Warner Music Group has announced its financial results for the fourth quarter of 2025, which represents the first quarter of its fiscal year 2026. The company reported total revenue of $1.84 billion, reflecting a 7.1% year-on-year increase in constant currency. However, net income decreased to $175 million compared to $241 million in the same quarter of the previous year. Operating income rose by 26.3% to $288 million, while adjusted OIBDA increased by 22% to $463 million.
In conjunction with these results, Warner Music Group has revealed a $200 million increase in its equity commitment to its joint venture with Bain Capital, bringing the total equity commitment to $1.65 billion. This partnership, initiated last year, is focused on acquiring music catalogs and aims to deploy up to $1.2 billion in funds. The increase in investment is anticipated to facilitate further catalog deals as the company capitalizes on its robust pipeline of opportunities.

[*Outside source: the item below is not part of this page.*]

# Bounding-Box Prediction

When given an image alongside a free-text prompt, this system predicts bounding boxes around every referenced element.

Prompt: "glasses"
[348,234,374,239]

During the fiscal first quarter, Warner’s Recorded Music segment experienced a revenue increase of 6.6%, driven primarily by growth in digital, artist services, and expanded rights and licensing, despite a decline in physical revenue of 11.1%. Digital revenue grew by 8.6%, with streaming revenue increasing by 9.1%. Subscription revenue saw a significant rise of 10.9%, while ad-supported revenue grew by 3.9%. In terms of music publishing, revenue rose by 9.4%, bolstered by substantial growth in synchronization, performance, and mechanical revenue streams.